Use when you need precise control over silence duration and position. You can insert silences at specific points in the generated speech. The TTS API and Inworld Portal support SSML <break time="1s" /> in text input for streaming, non-streaming, and WebSocket requests, in all languages. You can specify silences in milliseconds or seconds. For example, <break time="1000ms" /> and <break time="1s" /> produce the same result. Constraints:
  • Use well-formed SSML: specify the slash and brackets—for example, <break time="1s" />.
  • Tag names and attributes are case insensitive; for example, <BREAK time="2s" /> works.
  • Up to 20 break tags are supported per request. After the first 20 tags, the remaining ones will be ignored.
  • Each break is at most 10 seconds—for example, time="10s" or time="10000ms".
Example:
One second pause <break time="1s" /> two seconds pause <BREAK time="2s" /> this is the end.<break time="500ms" />

Emotion, delivery, and non-verbal markups

Use when you want to control emotion, delivery style, or add sounds like sighs and laughs. The markups below are experimental and supported for English only. They give you finer control over how the model speaks: emotional expression, delivery style such as whispering, and non-verbal vocalizations such as sighs and coughs.
These markups are currently experimental and only support English.

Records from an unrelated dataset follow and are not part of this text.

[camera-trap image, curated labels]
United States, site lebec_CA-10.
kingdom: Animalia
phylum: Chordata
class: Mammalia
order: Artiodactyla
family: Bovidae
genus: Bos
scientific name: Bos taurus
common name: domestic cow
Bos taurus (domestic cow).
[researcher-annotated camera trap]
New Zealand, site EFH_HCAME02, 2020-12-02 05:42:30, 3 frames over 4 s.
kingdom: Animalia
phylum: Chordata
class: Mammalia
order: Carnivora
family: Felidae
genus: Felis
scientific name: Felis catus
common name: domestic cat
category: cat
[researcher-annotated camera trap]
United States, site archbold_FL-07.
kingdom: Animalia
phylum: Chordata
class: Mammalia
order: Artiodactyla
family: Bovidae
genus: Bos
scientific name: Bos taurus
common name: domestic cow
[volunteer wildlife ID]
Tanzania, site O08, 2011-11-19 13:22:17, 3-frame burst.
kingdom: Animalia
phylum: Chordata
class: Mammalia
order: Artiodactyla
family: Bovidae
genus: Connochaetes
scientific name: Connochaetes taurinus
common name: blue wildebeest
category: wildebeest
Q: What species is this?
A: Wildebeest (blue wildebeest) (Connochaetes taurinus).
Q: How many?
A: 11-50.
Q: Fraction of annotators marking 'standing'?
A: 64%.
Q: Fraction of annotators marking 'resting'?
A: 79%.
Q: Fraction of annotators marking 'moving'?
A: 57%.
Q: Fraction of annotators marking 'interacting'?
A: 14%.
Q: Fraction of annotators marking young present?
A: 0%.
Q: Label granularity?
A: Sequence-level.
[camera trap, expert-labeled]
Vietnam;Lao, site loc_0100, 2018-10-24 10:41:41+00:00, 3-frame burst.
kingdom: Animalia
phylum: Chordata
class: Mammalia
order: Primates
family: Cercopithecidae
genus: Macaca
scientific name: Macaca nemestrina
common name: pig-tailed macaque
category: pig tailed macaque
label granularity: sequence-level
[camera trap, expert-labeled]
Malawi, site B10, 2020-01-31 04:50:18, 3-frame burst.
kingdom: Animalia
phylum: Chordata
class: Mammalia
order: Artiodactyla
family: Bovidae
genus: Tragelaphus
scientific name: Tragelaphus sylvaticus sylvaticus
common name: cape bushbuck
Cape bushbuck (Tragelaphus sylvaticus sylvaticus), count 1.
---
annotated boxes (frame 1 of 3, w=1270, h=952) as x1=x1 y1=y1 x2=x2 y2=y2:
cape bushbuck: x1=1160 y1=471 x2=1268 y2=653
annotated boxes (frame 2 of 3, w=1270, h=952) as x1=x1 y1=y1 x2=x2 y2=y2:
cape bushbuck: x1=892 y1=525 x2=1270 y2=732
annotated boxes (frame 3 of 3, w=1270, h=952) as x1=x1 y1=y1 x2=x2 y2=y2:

Emotion and Delivery Style

Emotion and delivery style markups control the way a given text is spoken. These work best when used at the beginning of a text and apply to the text that follows.
  • Emotion: [happy], [sad], [angry], [surprised], [fearful], [disgusted]
  • Delivery Style: [laughing], [whispering]
For example:
[happy] I can't believe this is happening.
Best practices: Use only one emotion or delivery style markup at the beginning of your text. Using multiple emotion and delivery style markups or placing them mid-text may produce mixed results. Instead, split the text into separate requests with the markup at the start of each. See our Best Practices guide for more details.

Non-verbal Vocalization

Non-verbal vocalization markups add in non-verbal sounds based on where they are placed in the text.
  • [breathe], [clear_throat], [cough], [laugh], [sigh], [yawn]
For example:
[clear_throat] Did you hear what I said? [sigh] You never listen to me!
Best practices: You can use multiple non-verbal vocalizations within a single piece of text to add the appropriate vocal effects throughout the speech.